Repo Squeeze: A scarcity of cash caused overnight repo levels to spike earlier in the week. While elevated overnight repo levels typically occur near quarter-end or year-end when dealer balance sheets are constrained, there were a confluence of events this week that led to the volatility. The main drivers were a corporate tax payment whereby money market investments that matured on the day the taxes were due were liquidated to pay the tax bill and not reinvested. At the same time, a significant amount of new issue Treasuries settled requiring cash to fund the purchases. The combined effect was a scarcity of cash in the system, which caused repo rates to spike. The Fed responded by injecting liquidity into the system and lowering the IOER and overnight repurchase rate by 30 bps at the Wednesday FOMC meeting to alleviate money-market strains.
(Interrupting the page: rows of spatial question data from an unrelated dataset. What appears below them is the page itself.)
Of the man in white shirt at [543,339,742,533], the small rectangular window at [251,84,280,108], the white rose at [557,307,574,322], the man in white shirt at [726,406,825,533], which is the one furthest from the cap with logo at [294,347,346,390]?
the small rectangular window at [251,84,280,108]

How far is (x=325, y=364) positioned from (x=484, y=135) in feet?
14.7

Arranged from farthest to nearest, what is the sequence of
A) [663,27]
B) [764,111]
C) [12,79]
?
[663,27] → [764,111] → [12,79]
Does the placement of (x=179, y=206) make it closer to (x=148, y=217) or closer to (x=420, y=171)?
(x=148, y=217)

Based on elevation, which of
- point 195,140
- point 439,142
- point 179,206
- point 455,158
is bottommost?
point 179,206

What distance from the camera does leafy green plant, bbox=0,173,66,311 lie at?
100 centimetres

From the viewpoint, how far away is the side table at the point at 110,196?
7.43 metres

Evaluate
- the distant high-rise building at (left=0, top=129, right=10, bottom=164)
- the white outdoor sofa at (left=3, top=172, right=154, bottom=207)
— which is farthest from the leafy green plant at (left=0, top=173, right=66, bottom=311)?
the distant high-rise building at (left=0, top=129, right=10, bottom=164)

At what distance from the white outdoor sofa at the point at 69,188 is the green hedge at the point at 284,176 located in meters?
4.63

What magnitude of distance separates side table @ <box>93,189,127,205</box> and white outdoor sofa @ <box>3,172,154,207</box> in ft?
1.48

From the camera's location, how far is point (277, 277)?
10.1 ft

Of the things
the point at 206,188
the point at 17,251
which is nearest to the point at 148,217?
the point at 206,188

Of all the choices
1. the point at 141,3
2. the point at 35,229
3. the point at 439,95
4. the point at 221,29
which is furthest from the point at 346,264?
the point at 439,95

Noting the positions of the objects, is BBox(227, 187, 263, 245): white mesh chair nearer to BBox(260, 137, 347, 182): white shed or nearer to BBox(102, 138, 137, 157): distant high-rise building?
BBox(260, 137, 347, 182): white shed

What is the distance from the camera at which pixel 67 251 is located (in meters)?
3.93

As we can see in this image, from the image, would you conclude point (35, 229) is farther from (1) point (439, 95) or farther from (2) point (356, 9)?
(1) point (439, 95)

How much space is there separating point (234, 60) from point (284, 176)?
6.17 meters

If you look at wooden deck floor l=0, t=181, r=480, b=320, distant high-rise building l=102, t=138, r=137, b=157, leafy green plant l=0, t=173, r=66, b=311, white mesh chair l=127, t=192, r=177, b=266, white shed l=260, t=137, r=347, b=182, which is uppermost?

FOMC Meeting: The Fed cut the funds rate by 25 bps to a range of 1.75%—2.00%, as expected. The policy statement was little changed, although the vote was 7—3 to lower rates, with two members preferring no cut and one member seeking a 50 bps cut. The updated dot plot shows no further rate cuts for 2019 and 2020. Despite concern about the growth outlook, the median GDP projection for 2019 increased .1 to 2.2%, while the inflation target of 2% is not expected to be reached until 2021. The tone of the press conference was not as dovish as the market wanted, but Fed Chairman Jerome Powell said more extensive cuts may be needed if the economy weakens.